● Directions
Rewrite the rows below, swapping "Supplier" for "Provider" and leaving everything else as it is. Give only the text, without the pictures.

Records in a dataset:
--------------------------------------------------
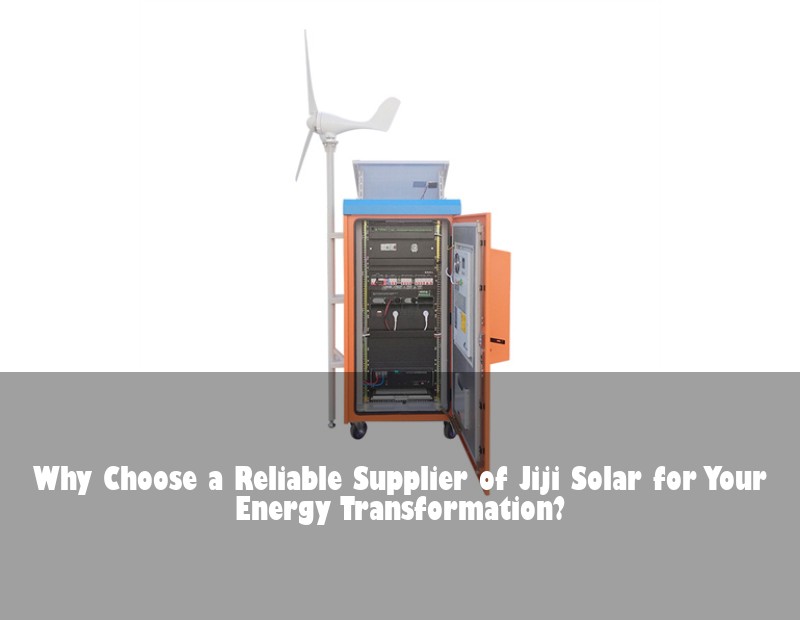 Why Choose a Reliable Supplier of Jiji Solar for Your Energy Transformation?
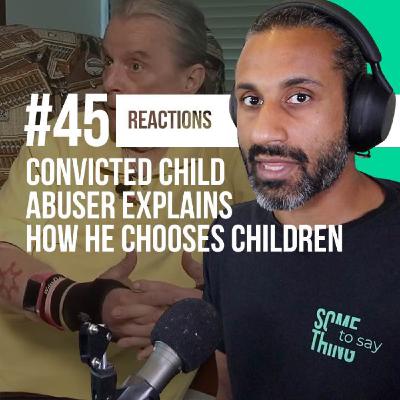 Convicted Child Abuser Explains How He Chooses Children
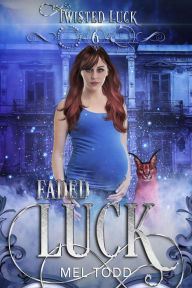 Title: Faded Luck, Author: Mel Todd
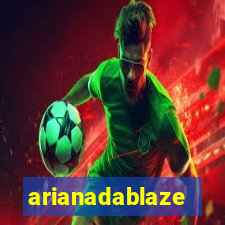 arianadablaze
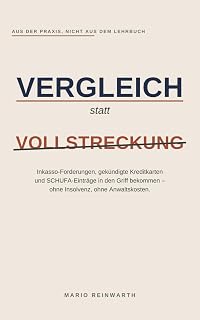 Vergleich statt Vollstreckung: Inkasso-Forderungen, gekündigte Kreditkarten und SCHUFA-Einträge in den Griff bekommen – ohne Insolvenz und ohne Anwaltskosten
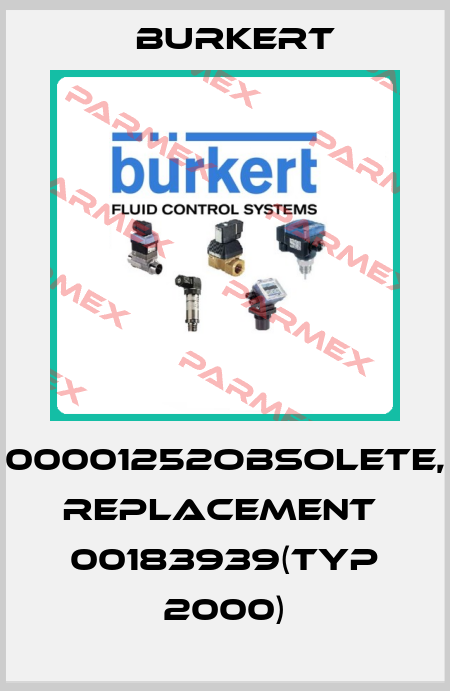 00001252obsolete, replacement  00183939(Typ 2000) Burkert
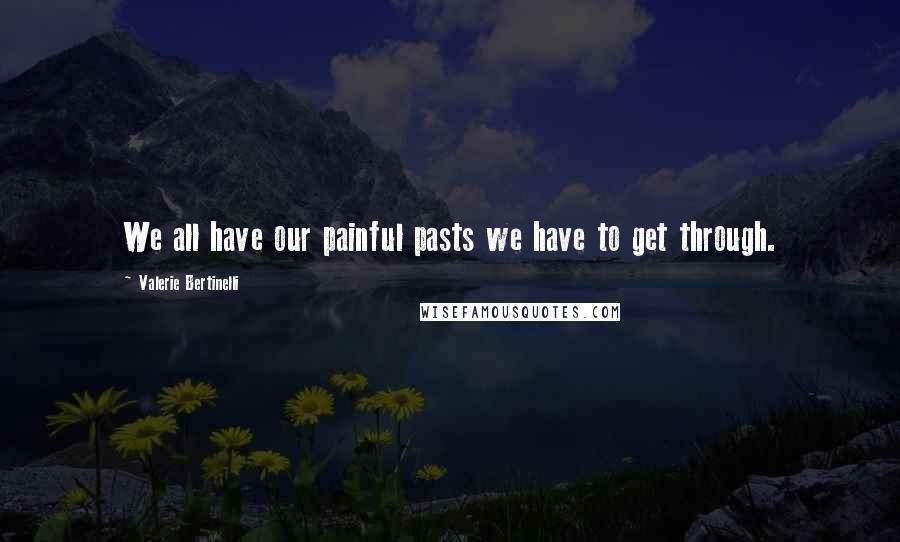 Valerie Bertinelli Quotes: We all have our painful pasts we have to get through.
--------------------------------------------------
● Written answer
 Why Choose a Reliable Provider of Jiji Solar for Your Energy Transformation?
 Convicted Child Abuser Explains How He Chooses Children
 Title: Faded Luck, Author: Mel Todd
 arianadablaze
 Vergleich statt Vollstreckung: Inkasso-Forderungen, gekündigte Kreditkarten und SCHUFA-Einträge in den Griff bekommen – ohne Insolvenz und ohne Anwaltskosten
 00001252obsolete, replacement  00183939(Typ 2000) Burkert
 Valerie Bertinelli Quotes: We all have our painful pasts we have to get through.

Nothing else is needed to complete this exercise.